After Art returned his phone to its cradle he looked at Tim's empty desk, still praying he'd be there for years to come.
Clare was continuing at a fairly glacial pace, given her current condition, relying on her head start and walking all night to get away from her bad feeling. At least until she felt the churning in her stomach get worse.
It was around noon, if she could trust the sun, and she staggered back to the river so she could know vaguely where she was.
She ate more leaves, and the few berries she could recognize, imagining IHOP specials she hadn't allowed herself previously. '"When I get my life back, I'm gonna be as fat as a house and not give a good Goddamn," she muttered to herself.

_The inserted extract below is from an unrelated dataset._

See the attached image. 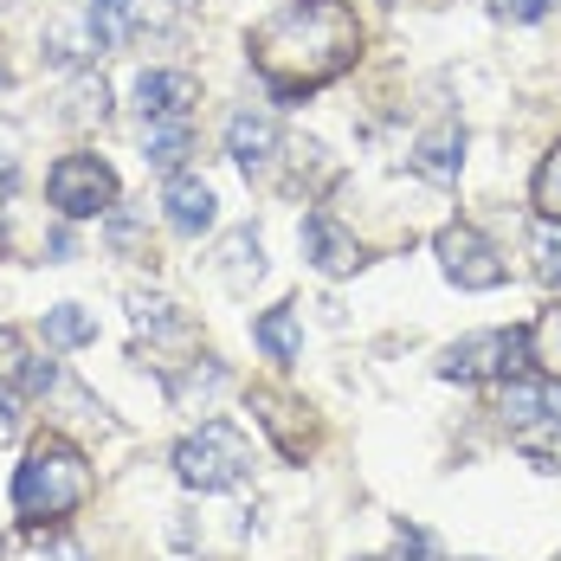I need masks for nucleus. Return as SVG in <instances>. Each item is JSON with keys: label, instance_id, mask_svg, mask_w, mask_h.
<instances>
[{"label": "nucleus", "instance_id": "13", "mask_svg": "<svg viewBox=\"0 0 561 561\" xmlns=\"http://www.w3.org/2000/svg\"><path fill=\"white\" fill-rule=\"evenodd\" d=\"M226 388H232V375H226L214 355H201V362H187L181 375H169V393H174V407H181V413H207Z\"/></svg>", "mask_w": 561, "mask_h": 561}, {"label": "nucleus", "instance_id": "6", "mask_svg": "<svg viewBox=\"0 0 561 561\" xmlns=\"http://www.w3.org/2000/svg\"><path fill=\"white\" fill-rule=\"evenodd\" d=\"M529 368V330H478L439 355L446 381H510Z\"/></svg>", "mask_w": 561, "mask_h": 561}, {"label": "nucleus", "instance_id": "19", "mask_svg": "<svg viewBox=\"0 0 561 561\" xmlns=\"http://www.w3.org/2000/svg\"><path fill=\"white\" fill-rule=\"evenodd\" d=\"M46 342L53 348H84V342H98V317L84 304H53L46 310Z\"/></svg>", "mask_w": 561, "mask_h": 561}, {"label": "nucleus", "instance_id": "28", "mask_svg": "<svg viewBox=\"0 0 561 561\" xmlns=\"http://www.w3.org/2000/svg\"><path fill=\"white\" fill-rule=\"evenodd\" d=\"M400 561H439L433 536H426V529H400Z\"/></svg>", "mask_w": 561, "mask_h": 561}, {"label": "nucleus", "instance_id": "25", "mask_svg": "<svg viewBox=\"0 0 561 561\" xmlns=\"http://www.w3.org/2000/svg\"><path fill=\"white\" fill-rule=\"evenodd\" d=\"M20 375H26V342H20V330L0 323V388H20Z\"/></svg>", "mask_w": 561, "mask_h": 561}, {"label": "nucleus", "instance_id": "17", "mask_svg": "<svg viewBox=\"0 0 561 561\" xmlns=\"http://www.w3.org/2000/svg\"><path fill=\"white\" fill-rule=\"evenodd\" d=\"M111 116V84L98 78V71H78V84L65 91V123L71 129H91V123H104Z\"/></svg>", "mask_w": 561, "mask_h": 561}, {"label": "nucleus", "instance_id": "12", "mask_svg": "<svg viewBox=\"0 0 561 561\" xmlns=\"http://www.w3.org/2000/svg\"><path fill=\"white\" fill-rule=\"evenodd\" d=\"M413 169L426 174V181H458V169H465V129L458 123H433L420 142H413Z\"/></svg>", "mask_w": 561, "mask_h": 561}, {"label": "nucleus", "instance_id": "30", "mask_svg": "<svg viewBox=\"0 0 561 561\" xmlns=\"http://www.w3.org/2000/svg\"><path fill=\"white\" fill-rule=\"evenodd\" d=\"M7 7H13V0H0V13H7Z\"/></svg>", "mask_w": 561, "mask_h": 561}, {"label": "nucleus", "instance_id": "20", "mask_svg": "<svg viewBox=\"0 0 561 561\" xmlns=\"http://www.w3.org/2000/svg\"><path fill=\"white\" fill-rule=\"evenodd\" d=\"M91 39H98V53H111L129 39V26H136V0H91Z\"/></svg>", "mask_w": 561, "mask_h": 561}, {"label": "nucleus", "instance_id": "14", "mask_svg": "<svg viewBox=\"0 0 561 561\" xmlns=\"http://www.w3.org/2000/svg\"><path fill=\"white\" fill-rule=\"evenodd\" d=\"M187 149H194V129H187V116H162V123H142V162H149V169L181 174Z\"/></svg>", "mask_w": 561, "mask_h": 561}, {"label": "nucleus", "instance_id": "29", "mask_svg": "<svg viewBox=\"0 0 561 561\" xmlns=\"http://www.w3.org/2000/svg\"><path fill=\"white\" fill-rule=\"evenodd\" d=\"M53 561H91V556H84L78 542H53Z\"/></svg>", "mask_w": 561, "mask_h": 561}, {"label": "nucleus", "instance_id": "24", "mask_svg": "<svg viewBox=\"0 0 561 561\" xmlns=\"http://www.w3.org/2000/svg\"><path fill=\"white\" fill-rule=\"evenodd\" d=\"M529 245H536V278L549 284V290H561V226H536V239H529Z\"/></svg>", "mask_w": 561, "mask_h": 561}, {"label": "nucleus", "instance_id": "11", "mask_svg": "<svg viewBox=\"0 0 561 561\" xmlns=\"http://www.w3.org/2000/svg\"><path fill=\"white\" fill-rule=\"evenodd\" d=\"M162 214H169L174 232L201 239V232L214 226V187H207L201 174H169V187H162Z\"/></svg>", "mask_w": 561, "mask_h": 561}, {"label": "nucleus", "instance_id": "15", "mask_svg": "<svg viewBox=\"0 0 561 561\" xmlns=\"http://www.w3.org/2000/svg\"><path fill=\"white\" fill-rule=\"evenodd\" d=\"M252 342L272 355V362H297L304 355V330H297V304H278L252 323Z\"/></svg>", "mask_w": 561, "mask_h": 561}, {"label": "nucleus", "instance_id": "1", "mask_svg": "<svg viewBox=\"0 0 561 561\" xmlns=\"http://www.w3.org/2000/svg\"><path fill=\"white\" fill-rule=\"evenodd\" d=\"M245 53L259 65V78L272 84V98L297 104L362 58V20L342 0H284L278 13L252 26Z\"/></svg>", "mask_w": 561, "mask_h": 561}, {"label": "nucleus", "instance_id": "2", "mask_svg": "<svg viewBox=\"0 0 561 561\" xmlns=\"http://www.w3.org/2000/svg\"><path fill=\"white\" fill-rule=\"evenodd\" d=\"M91 458L71 446V439H58V433H46V439H33L26 446V458H20V471H13V510H20V523H65L71 510L91 504Z\"/></svg>", "mask_w": 561, "mask_h": 561}, {"label": "nucleus", "instance_id": "3", "mask_svg": "<svg viewBox=\"0 0 561 561\" xmlns=\"http://www.w3.org/2000/svg\"><path fill=\"white\" fill-rule=\"evenodd\" d=\"M497 413H504L510 439L529 451L542 471H561V381H549V375H542V381L510 375Z\"/></svg>", "mask_w": 561, "mask_h": 561}, {"label": "nucleus", "instance_id": "5", "mask_svg": "<svg viewBox=\"0 0 561 561\" xmlns=\"http://www.w3.org/2000/svg\"><path fill=\"white\" fill-rule=\"evenodd\" d=\"M116 169L104 156H58L46 174V201L58 207V220H104L116 207Z\"/></svg>", "mask_w": 561, "mask_h": 561}, {"label": "nucleus", "instance_id": "22", "mask_svg": "<svg viewBox=\"0 0 561 561\" xmlns=\"http://www.w3.org/2000/svg\"><path fill=\"white\" fill-rule=\"evenodd\" d=\"M129 317H136V330H149V336H187V323L174 317V304H169V297L129 290Z\"/></svg>", "mask_w": 561, "mask_h": 561}, {"label": "nucleus", "instance_id": "21", "mask_svg": "<svg viewBox=\"0 0 561 561\" xmlns=\"http://www.w3.org/2000/svg\"><path fill=\"white\" fill-rule=\"evenodd\" d=\"M529 362H536L549 381H561V304H549V310L529 323Z\"/></svg>", "mask_w": 561, "mask_h": 561}, {"label": "nucleus", "instance_id": "10", "mask_svg": "<svg viewBox=\"0 0 561 561\" xmlns=\"http://www.w3.org/2000/svg\"><path fill=\"white\" fill-rule=\"evenodd\" d=\"M194 104H201V91H194L187 71H136V111H142V123L187 116Z\"/></svg>", "mask_w": 561, "mask_h": 561}, {"label": "nucleus", "instance_id": "26", "mask_svg": "<svg viewBox=\"0 0 561 561\" xmlns=\"http://www.w3.org/2000/svg\"><path fill=\"white\" fill-rule=\"evenodd\" d=\"M504 20H516V26H536V20H549L556 13V0H491Z\"/></svg>", "mask_w": 561, "mask_h": 561}, {"label": "nucleus", "instance_id": "31", "mask_svg": "<svg viewBox=\"0 0 561 561\" xmlns=\"http://www.w3.org/2000/svg\"><path fill=\"white\" fill-rule=\"evenodd\" d=\"M0 84H7V65H0Z\"/></svg>", "mask_w": 561, "mask_h": 561}, {"label": "nucleus", "instance_id": "32", "mask_svg": "<svg viewBox=\"0 0 561 561\" xmlns=\"http://www.w3.org/2000/svg\"><path fill=\"white\" fill-rule=\"evenodd\" d=\"M0 239H7V226H0Z\"/></svg>", "mask_w": 561, "mask_h": 561}, {"label": "nucleus", "instance_id": "27", "mask_svg": "<svg viewBox=\"0 0 561 561\" xmlns=\"http://www.w3.org/2000/svg\"><path fill=\"white\" fill-rule=\"evenodd\" d=\"M53 381H58V362H46V355H26L20 393H53Z\"/></svg>", "mask_w": 561, "mask_h": 561}, {"label": "nucleus", "instance_id": "18", "mask_svg": "<svg viewBox=\"0 0 561 561\" xmlns=\"http://www.w3.org/2000/svg\"><path fill=\"white\" fill-rule=\"evenodd\" d=\"M39 46H46V65H58V71H78L84 58L98 53V39H91V26H71V20H53Z\"/></svg>", "mask_w": 561, "mask_h": 561}, {"label": "nucleus", "instance_id": "7", "mask_svg": "<svg viewBox=\"0 0 561 561\" xmlns=\"http://www.w3.org/2000/svg\"><path fill=\"white\" fill-rule=\"evenodd\" d=\"M433 252H439V272H446L458 290H497V284L510 278V265H504V252L478 232L471 220H458L446 226L439 239H433Z\"/></svg>", "mask_w": 561, "mask_h": 561}, {"label": "nucleus", "instance_id": "8", "mask_svg": "<svg viewBox=\"0 0 561 561\" xmlns=\"http://www.w3.org/2000/svg\"><path fill=\"white\" fill-rule=\"evenodd\" d=\"M226 156H232L245 174L272 169V162H278V116L259 111V104L232 111V123H226Z\"/></svg>", "mask_w": 561, "mask_h": 561}, {"label": "nucleus", "instance_id": "4", "mask_svg": "<svg viewBox=\"0 0 561 561\" xmlns=\"http://www.w3.org/2000/svg\"><path fill=\"white\" fill-rule=\"evenodd\" d=\"M245 471H252V446L232 420H201V433L174 446V478L187 491H232L245 484Z\"/></svg>", "mask_w": 561, "mask_h": 561}, {"label": "nucleus", "instance_id": "16", "mask_svg": "<svg viewBox=\"0 0 561 561\" xmlns=\"http://www.w3.org/2000/svg\"><path fill=\"white\" fill-rule=\"evenodd\" d=\"M220 278L232 290H245V284L265 278V245H259V232H232L220 245Z\"/></svg>", "mask_w": 561, "mask_h": 561}, {"label": "nucleus", "instance_id": "23", "mask_svg": "<svg viewBox=\"0 0 561 561\" xmlns=\"http://www.w3.org/2000/svg\"><path fill=\"white\" fill-rule=\"evenodd\" d=\"M529 201H536V220L561 226V142L542 156V169H536V187H529Z\"/></svg>", "mask_w": 561, "mask_h": 561}, {"label": "nucleus", "instance_id": "9", "mask_svg": "<svg viewBox=\"0 0 561 561\" xmlns=\"http://www.w3.org/2000/svg\"><path fill=\"white\" fill-rule=\"evenodd\" d=\"M304 252H310V265H317L323 278H348V272L362 265V245H355V239H348L323 207H317V214H304Z\"/></svg>", "mask_w": 561, "mask_h": 561}]
</instances>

Meanwhile Tim was catching up. And he'd pulled his rifle, if she'd only quit hiding in the damn brush. A begrudging smile tugged at his mouth. She was a challenge and she'd proven him right. All in all, he didn't want to shoot her. He'd just wing her, he decided, just wing her, cuff her quick and look forward to her swearing at him on the way into Lexington.

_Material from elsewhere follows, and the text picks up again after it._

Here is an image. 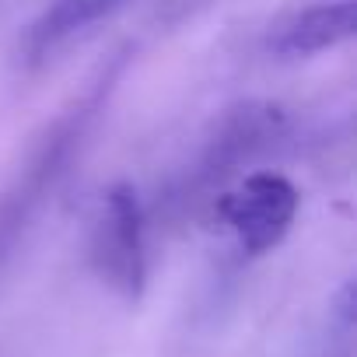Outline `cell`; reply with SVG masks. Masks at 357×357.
<instances>
[{"instance_id":"6da1fadb","label":"cell","mask_w":357,"mask_h":357,"mask_svg":"<svg viewBox=\"0 0 357 357\" xmlns=\"http://www.w3.org/2000/svg\"><path fill=\"white\" fill-rule=\"evenodd\" d=\"M123 67H126V53H116V60H109V67H102L95 74V81L56 116V123L46 130V137L32 151L22 175L0 197V263L11 256V249L18 245L25 228L36 221L43 204L53 197L60 178L70 172V161H74L77 147L84 144L88 130L95 126L98 112L105 109Z\"/></svg>"},{"instance_id":"277c9868","label":"cell","mask_w":357,"mask_h":357,"mask_svg":"<svg viewBox=\"0 0 357 357\" xmlns=\"http://www.w3.org/2000/svg\"><path fill=\"white\" fill-rule=\"evenodd\" d=\"M354 32H357L354 0H326V4H312L280 18L266 36V50L280 60H298V56L326 53L354 39Z\"/></svg>"},{"instance_id":"5b68a950","label":"cell","mask_w":357,"mask_h":357,"mask_svg":"<svg viewBox=\"0 0 357 357\" xmlns=\"http://www.w3.org/2000/svg\"><path fill=\"white\" fill-rule=\"evenodd\" d=\"M284 130V116L280 109L273 105H245V109H235L225 123V130L218 133L214 147H211V158H207V168L211 175H228L231 168H238L242 161H249L252 154H259L263 147L277 144Z\"/></svg>"},{"instance_id":"8992f818","label":"cell","mask_w":357,"mask_h":357,"mask_svg":"<svg viewBox=\"0 0 357 357\" xmlns=\"http://www.w3.org/2000/svg\"><path fill=\"white\" fill-rule=\"evenodd\" d=\"M119 0H53L43 11V18L29 29L25 36V56L29 60H46L53 50L70 43L77 32L105 18Z\"/></svg>"},{"instance_id":"7a4b0ae2","label":"cell","mask_w":357,"mask_h":357,"mask_svg":"<svg viewBox=\"0 0 357 357\" xmlns=\"http://www.w3.org/2000/svg\"><path fill=\"white\" fill-rule=\"evenodd\" d=\"M91 266L123 301H140L147 287V242L144 207L130 183H116L102 193L91 228Z\"/></svg>"},{"instance_id":"3957f363","label":"cell","mask_w":357,"mask_h":357,"mask_svg":"<svg viewBox=\"0 0 357 357\" xmlns=\"http://www.w3.org/2000/svg\"><path fill=\"white\" fill-rule=\"evenodd\" d=\"M298 207V186L280 172H249L245 178H238L235 190H228L218 200L221 221L231 228L235 242L249 256L277 249L287 238Z\"/></svg>"}]
</instances>
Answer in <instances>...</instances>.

There was no way for him to say for sure she had Nelson's sidearm, to make any lethal shoot good anyway. He hadn't seen it, for all he knew, Lisbon had had it and dropped it...Tim abandoned that line of thought. Logic dictated Lidet had the gun, but she knew he was after her by now and still hadn't pulled. His instincts said she was solid, but that was based on knowing her brother, Jackie, at SERE school. An asshole, sure, but competent, reliable and deadly. Besides, asshole was sorta his job. Tim pondered if he should have mentioned that he'd met her brother to Art before going after her, too late now and it's not like they were friends anyway.
Another line of thought abandoned, Tim jumped down from his perch at the site of her sitting at the river at dusk and he sprinted after her. Within about 60 yards, he slowed and kept to the trees and brush as she'd done, watching her.
Lidet was sitting on a fallen tree that passed over a rocky patch of the river. The Rockcastle was running high after the spring snows had melted and Lidet was dangling her bare feet in it, boots on the log next to her. He climbed a hickory tree, leaving his pack on the ground, rifle slung on his back, and watched her. She was resting against a dried-out branch, eyes closed, jacket zipped to her throat, her arms crossed, hugging herself. As he lined up a shot to wing her, her eyes opened and darted around.
That damn bad feeling again.
She'd been starting to doze. Her aching feet numbed, her hunger was past the point of her noticing, and there was no one around to care if she smelled.
Tranquility shattered, she didn't move anything but her eyes. Hopefully, whoever was tasked with recovering her wasn't watching her face and didn't realize she'd noticed him.
She reminded him of a cat in a zoo. The serene lioness watching cubs play immediately before tearing the throat out of something.
Tim shifted his weight on his branch. Not a leaf shuddered, he was so careful and it was so solid, nothing there to alert her to his presence. Besides, he figured, if there'd been a reflection off his scope, her eyes wouldn't be flitting around.
Somehow she'd sensed him. If it was him she was sensing.
A/N I have no idea if the branches share staff for SERE school, but they all have it and the training is pretty standard and I like the idea of Tim being familiar with her family, so whatever. Also, I heard that there'd be more with the Lexington Marshals this season (as in ANYTHING) so, totally fangirl excited now.